Aquinas uses Aristotle’s research as a basis for his argument. Aristotle looked at nature, and how everything seems to have been caused by an Uncaused Causer, which Aristotle labelled the Prime Mover. When the Western Hemisphere disagreed with Aristotle’s teachings as they did not include the idea of a God, Aquinas combined the teachings of Christianity with Aristotle’s idea of a Prime Mover, stating that God was the Prime Mover. According to Aquinas, God can be known through human rationality, Reason, and divinely revealed truths not available to reason, Revelation.
In his book, ‘Summa Theologiae’, Aquinas outlines his Five Ways, which is calls ‘Demonstratio’. The first three of these ways are about the Cosmological Argument.

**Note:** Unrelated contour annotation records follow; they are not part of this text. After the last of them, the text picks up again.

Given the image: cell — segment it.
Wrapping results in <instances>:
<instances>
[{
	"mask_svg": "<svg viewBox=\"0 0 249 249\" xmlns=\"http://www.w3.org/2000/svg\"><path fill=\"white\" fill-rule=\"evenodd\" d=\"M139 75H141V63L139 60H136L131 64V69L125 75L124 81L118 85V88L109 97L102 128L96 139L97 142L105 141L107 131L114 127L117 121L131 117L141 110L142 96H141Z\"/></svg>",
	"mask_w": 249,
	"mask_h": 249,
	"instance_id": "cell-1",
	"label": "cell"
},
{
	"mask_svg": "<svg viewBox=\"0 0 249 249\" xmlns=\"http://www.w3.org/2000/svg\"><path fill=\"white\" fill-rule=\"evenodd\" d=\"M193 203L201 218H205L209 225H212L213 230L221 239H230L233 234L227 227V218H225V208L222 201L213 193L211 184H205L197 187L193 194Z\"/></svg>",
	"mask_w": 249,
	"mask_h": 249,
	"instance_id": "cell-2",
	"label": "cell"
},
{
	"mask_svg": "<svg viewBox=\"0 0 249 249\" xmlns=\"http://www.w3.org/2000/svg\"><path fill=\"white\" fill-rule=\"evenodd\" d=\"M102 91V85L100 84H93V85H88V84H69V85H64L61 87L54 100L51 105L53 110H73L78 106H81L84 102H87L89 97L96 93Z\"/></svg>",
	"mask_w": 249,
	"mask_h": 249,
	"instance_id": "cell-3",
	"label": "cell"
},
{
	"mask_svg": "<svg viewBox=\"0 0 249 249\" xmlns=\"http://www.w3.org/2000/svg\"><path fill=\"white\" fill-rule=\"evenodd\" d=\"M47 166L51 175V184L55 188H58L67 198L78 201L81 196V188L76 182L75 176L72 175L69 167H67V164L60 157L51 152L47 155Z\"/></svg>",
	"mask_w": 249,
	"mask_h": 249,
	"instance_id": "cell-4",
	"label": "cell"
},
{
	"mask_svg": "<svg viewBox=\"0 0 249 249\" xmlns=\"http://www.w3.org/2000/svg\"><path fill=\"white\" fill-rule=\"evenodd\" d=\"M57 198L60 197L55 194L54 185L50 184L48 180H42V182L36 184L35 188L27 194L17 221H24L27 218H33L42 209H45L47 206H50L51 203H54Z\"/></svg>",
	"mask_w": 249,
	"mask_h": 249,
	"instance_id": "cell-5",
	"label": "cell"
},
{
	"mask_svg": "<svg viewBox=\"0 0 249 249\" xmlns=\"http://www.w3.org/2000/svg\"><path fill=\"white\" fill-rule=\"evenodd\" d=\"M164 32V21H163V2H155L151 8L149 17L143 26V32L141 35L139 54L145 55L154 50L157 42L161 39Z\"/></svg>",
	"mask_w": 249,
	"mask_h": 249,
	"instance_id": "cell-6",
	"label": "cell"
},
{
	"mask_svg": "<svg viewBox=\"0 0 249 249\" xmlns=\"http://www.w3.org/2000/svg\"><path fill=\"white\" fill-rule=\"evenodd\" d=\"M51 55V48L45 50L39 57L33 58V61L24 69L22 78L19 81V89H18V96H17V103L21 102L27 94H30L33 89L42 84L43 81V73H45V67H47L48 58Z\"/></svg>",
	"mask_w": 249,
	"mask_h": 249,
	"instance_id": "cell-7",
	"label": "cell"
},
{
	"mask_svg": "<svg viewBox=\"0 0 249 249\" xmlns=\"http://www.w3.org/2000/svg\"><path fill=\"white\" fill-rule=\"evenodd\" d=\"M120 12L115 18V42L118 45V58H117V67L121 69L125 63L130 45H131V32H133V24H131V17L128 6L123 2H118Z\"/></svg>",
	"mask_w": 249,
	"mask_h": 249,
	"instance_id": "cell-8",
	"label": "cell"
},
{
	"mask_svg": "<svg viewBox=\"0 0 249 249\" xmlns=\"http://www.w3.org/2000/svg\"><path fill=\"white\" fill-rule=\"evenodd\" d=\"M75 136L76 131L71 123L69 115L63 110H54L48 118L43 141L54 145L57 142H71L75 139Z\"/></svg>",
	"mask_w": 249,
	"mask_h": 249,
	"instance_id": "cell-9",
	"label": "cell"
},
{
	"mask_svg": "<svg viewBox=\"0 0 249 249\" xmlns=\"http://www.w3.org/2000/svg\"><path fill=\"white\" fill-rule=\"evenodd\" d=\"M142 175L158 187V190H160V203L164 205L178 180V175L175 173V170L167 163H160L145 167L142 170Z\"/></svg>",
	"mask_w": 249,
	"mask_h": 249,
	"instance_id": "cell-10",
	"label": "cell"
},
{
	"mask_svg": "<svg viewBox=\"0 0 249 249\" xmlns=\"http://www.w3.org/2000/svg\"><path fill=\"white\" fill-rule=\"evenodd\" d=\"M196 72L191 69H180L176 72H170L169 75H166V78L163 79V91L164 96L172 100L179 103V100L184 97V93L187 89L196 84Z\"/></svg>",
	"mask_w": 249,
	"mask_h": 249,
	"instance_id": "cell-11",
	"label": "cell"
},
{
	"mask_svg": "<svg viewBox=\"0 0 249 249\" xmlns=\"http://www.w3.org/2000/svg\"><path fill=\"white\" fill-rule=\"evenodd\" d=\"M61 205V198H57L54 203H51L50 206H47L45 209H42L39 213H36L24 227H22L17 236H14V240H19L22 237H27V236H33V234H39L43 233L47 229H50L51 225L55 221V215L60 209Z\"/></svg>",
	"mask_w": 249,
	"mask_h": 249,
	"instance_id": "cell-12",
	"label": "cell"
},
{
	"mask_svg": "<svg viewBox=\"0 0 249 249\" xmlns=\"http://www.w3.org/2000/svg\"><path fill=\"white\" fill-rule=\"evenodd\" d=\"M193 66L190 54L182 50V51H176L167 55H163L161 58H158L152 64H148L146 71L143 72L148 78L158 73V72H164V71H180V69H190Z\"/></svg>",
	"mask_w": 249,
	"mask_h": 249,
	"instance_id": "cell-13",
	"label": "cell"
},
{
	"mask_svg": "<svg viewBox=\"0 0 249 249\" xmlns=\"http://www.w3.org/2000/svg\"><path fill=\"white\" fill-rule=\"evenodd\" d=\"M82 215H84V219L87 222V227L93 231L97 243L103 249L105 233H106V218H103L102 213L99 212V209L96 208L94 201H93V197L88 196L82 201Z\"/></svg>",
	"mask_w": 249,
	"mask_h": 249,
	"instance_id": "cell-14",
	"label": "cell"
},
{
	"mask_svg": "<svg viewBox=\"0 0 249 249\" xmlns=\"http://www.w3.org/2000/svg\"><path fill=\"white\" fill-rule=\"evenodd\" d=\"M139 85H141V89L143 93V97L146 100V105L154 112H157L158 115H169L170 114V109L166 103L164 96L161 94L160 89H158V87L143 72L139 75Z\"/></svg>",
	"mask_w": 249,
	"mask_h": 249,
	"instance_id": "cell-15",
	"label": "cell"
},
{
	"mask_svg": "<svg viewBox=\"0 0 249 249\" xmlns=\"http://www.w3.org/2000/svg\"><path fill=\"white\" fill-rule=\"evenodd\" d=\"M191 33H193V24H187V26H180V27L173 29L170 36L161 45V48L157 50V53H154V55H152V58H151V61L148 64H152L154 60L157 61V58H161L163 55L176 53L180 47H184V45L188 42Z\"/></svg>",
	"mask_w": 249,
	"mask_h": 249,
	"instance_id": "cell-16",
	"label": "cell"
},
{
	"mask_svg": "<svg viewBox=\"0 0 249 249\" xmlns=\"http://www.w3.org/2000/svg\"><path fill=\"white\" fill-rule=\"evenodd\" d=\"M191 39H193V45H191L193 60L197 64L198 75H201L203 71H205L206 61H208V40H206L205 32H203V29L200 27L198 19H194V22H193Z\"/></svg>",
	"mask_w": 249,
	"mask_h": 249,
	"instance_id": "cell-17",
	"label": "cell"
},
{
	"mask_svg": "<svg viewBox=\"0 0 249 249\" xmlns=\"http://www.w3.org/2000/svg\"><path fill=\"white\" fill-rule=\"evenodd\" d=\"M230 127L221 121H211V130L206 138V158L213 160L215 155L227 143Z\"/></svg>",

The first way focuses on the idea of motion. Aquinas states that anything which is in motion is moved or changed by something else. The object causing this ‘push’ in movement is also given motion by another object. According to Aquinas, infinite regress is logically impossible, and because of this there must be something at the beginning which caused this motion, without being affected itself. This is God.
Aquinas says that God must be an uncaused causer, because if God were the efficient cause, and physically giving the object a ‘push’, rather than being The Final Cause, the ‘push’ would affect God, meaning it would be contingent rather than necessary. To help explain this argument of motion, Aquinas uses the idea of dominoes. One force knocking domino causes the whole line of them to fall. For the objects to go from Potentiality to Actuality there needs to be something in the beginning which has already possessed Actuality.
The second of Aquinas’ ways focuses on causation. He says that everything is a series of causes and effects. For something to have been caused, and effect must have taken place to bring the causes into existence. In the same way, for the effect to take place, it must have had a cause to create the effect. Aquinas states that nothing can cause itself. Just like the first way, Aquinas says there must be something which started the chain of cause and effects, and uncaused cause. This uncaused cause being God. For the same reasons as the first way, God must be The Final Cause rather than the efficient cause.
The third way looks at necessity. Everything is said to be contingent, which means is cannot exist without have been brought into existence without something else. Aquinas shows that infinite regress is impossible, by stating that everything was contingent, then at one point there would have been nothing in existence. This means it would be impossible for the first thing to ever come into existence. Something necessary (needs to exist, and doesn’t rely on anything to exist) must have existed in the beginning to bring the contingent objects into existence. This necessary being is God.
The other man to put forward a different version of the Cosmological Argument was Frederick Copleston. In 1948, Copleston and Russell had a live debate on the radio concerning the universe and the Cosmological Argument. Copleston stated his argument in three different stages: everything within universe has contingency. Because of this, the universe as a whole has got to be contingent. This premise is known as the Fallacy of Composition; jumping from everything within the universe being contingent to the universe itself being contingent. For the contingency of the universe and everything within it to have come into it, a necessary being must have created it. This being is God.